In Part 2, we had some VBA code that exported data from financial-report workbooks into XML files. What we can do now is query these files to produce summary tables – rather like views of a pivot table – and include these in a PDF or XHTML report, to provide an ‘executive summary’. (Note: we’re leaving VBA behind here, but stay tuned).
Here’s what our exported XML data looks like:
<?xml version="1.0" standalone="yes"?>
<bureport xmlns:xsi='http://www.w3.org/...>
<buname>Middleware</buname>
<period>4Q2009</period>
<product>
<productname>Connectomatic</productname>
<productsales>456</productsales>
<productcosts>65</productcosts>
</product>
<product>
<productname>Netotron</productname>
<productsales>43</productsales>
<productcosts>34</productcosts>
</product>
<totals>
<totalsales>499</totalsales>
<totalcosts>99</totalcosts>
</totals>
</bureport>
And here’s the kind of report we might generate (this is XHTML):
The idea is that this is a presentable/printable report. We could have a lot more in terms of sections, supporting text, fancy layout, etc.
So how do we get from the XML data to the summary report? Here’s one possibility:
- import the XML files into an XML database
- run queries over the database to generate summary tables as individual DITA topics
- include (content reference) the summary tables from our master-report topic, which has the overall structure and additional content
- generate the output report in the desired format(s).
Sounds a bit of a performance – why don’t we just collate all our data in a ‘database’ Excel workbook, knock up a few pivot tables, and copy-paste these into a Word document? Basically, flexibility. Firstly, a pivot table isn’t a general query mechanism: we might want all sorts of summary information, not just dimension-aggregations. Secondly, the individual summary tables might be included in different combinations in different reports. Also, we want the reports to reference fixed locations, where they can pick up the latest (e.g. last month’s) summary tables automatically.
For the XML database, I’m using XMLMind’s QizX Free Engine. You can use this either from a command-line or via a simple client app. There’s an XQuery query to generate each table (they’re very similar): here‘s the one for the totals by Business Unit (BU).

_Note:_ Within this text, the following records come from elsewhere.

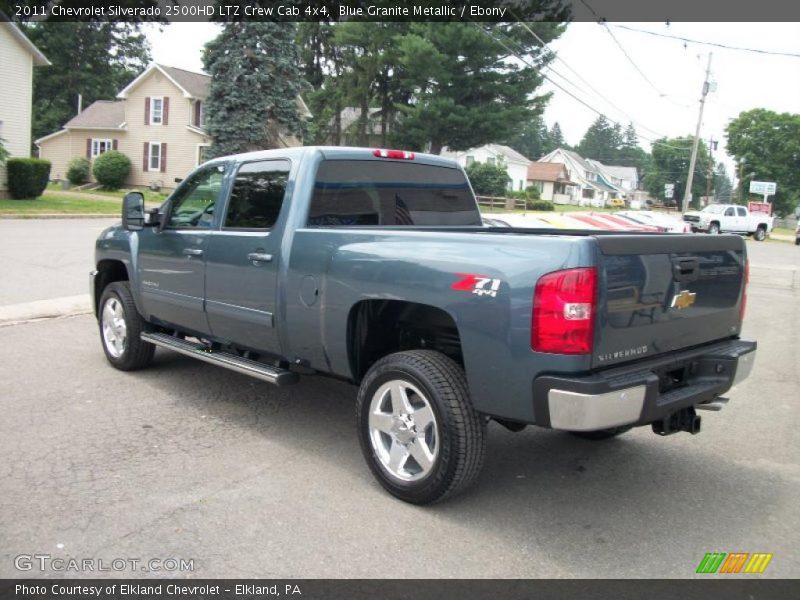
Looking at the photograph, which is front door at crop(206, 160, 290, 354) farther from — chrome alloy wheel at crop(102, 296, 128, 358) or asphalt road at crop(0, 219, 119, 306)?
asphalt road at crop(0, 219, 119, 306)

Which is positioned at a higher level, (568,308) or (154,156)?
(154,156)

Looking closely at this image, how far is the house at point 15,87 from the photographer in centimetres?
2898

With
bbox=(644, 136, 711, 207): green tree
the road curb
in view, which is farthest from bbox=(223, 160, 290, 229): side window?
bbox=(644, 136, 711, 207): green tree

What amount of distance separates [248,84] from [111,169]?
15.4 metres

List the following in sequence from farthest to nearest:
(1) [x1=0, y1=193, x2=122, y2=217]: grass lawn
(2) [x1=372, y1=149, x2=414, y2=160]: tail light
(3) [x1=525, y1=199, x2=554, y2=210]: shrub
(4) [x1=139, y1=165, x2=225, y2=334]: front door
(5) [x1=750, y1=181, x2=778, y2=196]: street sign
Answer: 1. (5) [x1=750, y1=181, x2=778, y2=196]: street sign
2. (3) [x1=525, y1=199, x2=554, y2=210]: shrub
3. (1) [x1=0, y1=193, x2=122, y2=217]: grass lawn
4. (4) [x1=139, y1=165, x2=225, y2=334]: front door
5. (2) [x1=372, y1=149, x2=414, y2=160]: tail light

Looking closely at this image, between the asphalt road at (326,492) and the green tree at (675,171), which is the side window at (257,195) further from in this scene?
→ the green tree at (675,171)

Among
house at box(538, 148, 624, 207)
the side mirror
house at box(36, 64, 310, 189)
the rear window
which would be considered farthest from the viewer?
house at box(538, 148, 624, 207)

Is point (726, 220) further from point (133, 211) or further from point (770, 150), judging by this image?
point (770, 150)

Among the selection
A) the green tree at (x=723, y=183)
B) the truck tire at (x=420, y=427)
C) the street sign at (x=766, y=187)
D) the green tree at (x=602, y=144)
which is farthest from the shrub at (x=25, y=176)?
the green tree at (x=723, y=183)

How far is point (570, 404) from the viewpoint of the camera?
10.9 feet

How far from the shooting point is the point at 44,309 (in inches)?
348

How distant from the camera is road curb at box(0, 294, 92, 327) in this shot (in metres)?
8.32

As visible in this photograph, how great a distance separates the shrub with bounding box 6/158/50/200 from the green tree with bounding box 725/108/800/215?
221 ft

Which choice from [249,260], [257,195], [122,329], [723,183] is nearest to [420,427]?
[249,260]
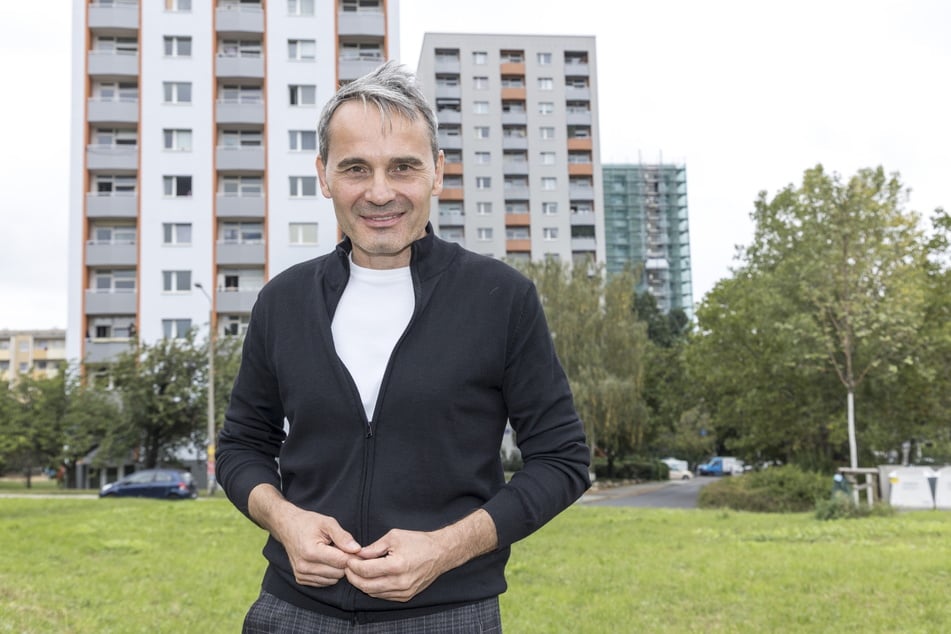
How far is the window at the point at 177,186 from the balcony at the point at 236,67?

The summary tables are minimal DITA topics containing a <simpletable>:
<?xml version='1.0' encoding='UTF-8'?>
<!DOCTYPE topic ...>
<topic id="FR_BU_Totals_Data">
<title>BU Totals Data</title>
<body>
<simpletable id="BU_Totals_Data">
<sthead>
<stentry>BU</stentry>
<stentry>Sales</stentry>
<stentry>Costs</stentry>
</sthead>
<strow>
<stentry>Applications</stentry>
<stentry>4707</stentry>
<stentry>2325</stentry>
</strow>
<strow>
<stentry>Middleware</stentry>
<stentry>1103</stentry>
<stentry>421</stentry>
</strow>
</simpletable>
</body>
</topic>
The “FR” prefix on the topic id stands for “Financial Report”. Note the id also on the <simpletable>.
Now, in the DITA topic for our master report, we just have a <simpletable> element that con(tent)ref(erence)s the summary table in its separate topic:
<simpletable conref="..."/>
where the “…” is a reference of the form: filepath#topicid/elementid.
Now we just generate the report output in our chosen format. Multiple reports can be built into a larger structure: a set of XHTML pages with appropriate linking, or a multi-section PDF document, both with tables of contents, etc.
Stages #1, #2 and #4 above can all be done by command-line tools, so it should be possible to automate the entire process (including the VBA bit).
I think that deserves a cup of tea…